» **Prompt**
Restate the entries word for word, omitting nothing.
┌──
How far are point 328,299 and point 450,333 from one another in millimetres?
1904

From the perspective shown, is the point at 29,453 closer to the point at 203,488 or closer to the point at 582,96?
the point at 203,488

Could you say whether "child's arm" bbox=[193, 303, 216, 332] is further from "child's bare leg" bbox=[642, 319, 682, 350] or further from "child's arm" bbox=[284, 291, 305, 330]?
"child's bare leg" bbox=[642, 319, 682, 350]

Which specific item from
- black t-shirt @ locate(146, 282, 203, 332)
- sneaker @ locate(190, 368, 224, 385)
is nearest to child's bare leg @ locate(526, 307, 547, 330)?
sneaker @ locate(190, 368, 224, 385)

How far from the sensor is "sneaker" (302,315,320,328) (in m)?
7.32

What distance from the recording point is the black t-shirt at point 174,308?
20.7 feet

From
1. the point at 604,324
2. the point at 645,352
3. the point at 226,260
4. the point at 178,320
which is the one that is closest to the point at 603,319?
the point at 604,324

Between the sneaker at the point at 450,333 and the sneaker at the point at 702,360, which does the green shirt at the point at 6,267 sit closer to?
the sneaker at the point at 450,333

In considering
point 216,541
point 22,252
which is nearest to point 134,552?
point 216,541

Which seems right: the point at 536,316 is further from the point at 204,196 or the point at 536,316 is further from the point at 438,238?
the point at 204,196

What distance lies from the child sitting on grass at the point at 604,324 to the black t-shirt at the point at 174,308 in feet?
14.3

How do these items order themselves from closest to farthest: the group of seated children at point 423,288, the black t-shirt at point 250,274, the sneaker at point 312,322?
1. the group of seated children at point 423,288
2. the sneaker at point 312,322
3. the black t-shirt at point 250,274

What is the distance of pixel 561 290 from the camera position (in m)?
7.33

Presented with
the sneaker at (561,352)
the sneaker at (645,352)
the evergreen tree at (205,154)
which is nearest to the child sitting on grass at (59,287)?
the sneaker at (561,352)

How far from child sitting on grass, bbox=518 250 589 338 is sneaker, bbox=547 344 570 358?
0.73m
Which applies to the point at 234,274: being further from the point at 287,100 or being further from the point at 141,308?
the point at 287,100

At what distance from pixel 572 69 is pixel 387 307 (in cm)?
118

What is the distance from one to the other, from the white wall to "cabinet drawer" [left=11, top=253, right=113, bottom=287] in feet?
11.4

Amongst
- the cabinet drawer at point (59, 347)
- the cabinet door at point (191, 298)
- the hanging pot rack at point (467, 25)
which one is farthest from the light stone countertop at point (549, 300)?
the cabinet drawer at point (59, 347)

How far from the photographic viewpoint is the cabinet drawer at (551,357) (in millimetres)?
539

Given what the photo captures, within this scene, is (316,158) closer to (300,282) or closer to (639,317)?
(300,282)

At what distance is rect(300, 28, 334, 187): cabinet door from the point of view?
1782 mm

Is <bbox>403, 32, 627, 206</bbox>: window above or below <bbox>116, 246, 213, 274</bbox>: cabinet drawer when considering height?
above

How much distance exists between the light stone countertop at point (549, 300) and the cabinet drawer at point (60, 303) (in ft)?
└──
» **Output of the exercise**
How far are point 328,299 and point 450,333 from one another in millimetres?
1904

From the perspective shown, is the point at 29,453 closer to the point at 203,488 or closer to the point at 582,96?
the point at 203,488

Could you say whether "child's arm" bbox=[193, 303, 216, 332] is further from "child's bare leg" bbox=[642, 319, 682, 350] or further from "child's arm" bbox=[284, 291, 305, 330]?
"child's bare leg" bbox=[642, 319, 682, 350]

Which specific item from
- black t-shirt @ locate(146, 282, 203, 332)
- sneaker @ locate(190, 368, 224, 385)
is nearest to child's bare leg @ locate(526, 307, 547, 330)?
sneaker @ locate(190, 368, 224, 385)

How far from the sensor is "sneaker" (302,315,320,328) (in m)?
7.32

What distance from the recording point is the black t-shirt at point 174,308?
20.7 feet

From
1. the point at 604,324
2. the point at 645,352
3. the point at 226,260
4. the point at 178,320
which is the one that is closest to the point at 603,319?
the point at 604,324

Between the sneaker at the point at 450,333 and the sneaker at the point at 702,360, which does the green shirt at the point at 6,267 sit closer to?
the sneaker at the point at 450,333

In considering
point 216,541
point 22,252
which is nearest to point 134,552?
point 216,541

Which seems right: the point at 536,316 is further from the point at 204,196 or the point at 536,316 is further from the point at 438,238?
the point at 204,196

What distance lies from the child sitting on grass at the point at 604,324 to the black t-shirt at the point at 174,308 in feet?
14.3

How do these items order themselves from closest to farthest: the group of seated children at point 423,288, the black t-shirt at point 250,274, the sneaker at point 312,322?
1. the group of seated children at point 423,288
2. the sneaker at point 312,322
3. the black t-shirt at point 250,274

What is the distance of pixel 561 290 from the camera position (in m)?
7.33

Presented with
the sneaker at (561,352)
the sneaker at (645,352)
the evergreen tree at (205,154)
which is nearest to the child sitting on grass at (59,287)?
the sneaker at (561,352)

How far from child sitting on grass, bbox=518 250 589 338 is sneaker, bbox=547 344 570 358?
0.73m
Which applies to the point at 234,274: being further from the point at 287,100 or being further from the point at 141,308?
the point at 287,100

At what distance from pixel 572 69 is pixel 387 307 (in cm)?
118

What is the distance from one to the other, from the white wall to "cabinet drawer" [left=11, top=253, right=113, bottom=287] in feet?
11.4

Amongst
- the cabinet drawer at point (59, 347)
- the cabinet door at point (191, 298)
- the hanging pot rack at point (467, 25)
which one is farthest from the light stone countertop at point (549, 300)?
the cabinet drawer at point (59, 347)

How far from the photographic viewpoint is the cabinet drawer at (551,357) (in millimetres)?
539

Given what the photo captures, within this scene, is (316,158) closer to (300,282) or closer to (639,317)?
(300,282)

At what distance is rect(300, 28, 334, 187): cabinet door from the point of view?
1782 mm

Is <bbox>403, 32, 627, 206</bbox>: window above or below <bbox>116, 246, 213, 274</bbox>: cabinet drawer when considering height?
above

How much distance exists between the light stone countertop at point (549, 300) and the cabinet drawer at point (60, 303) (in ft)?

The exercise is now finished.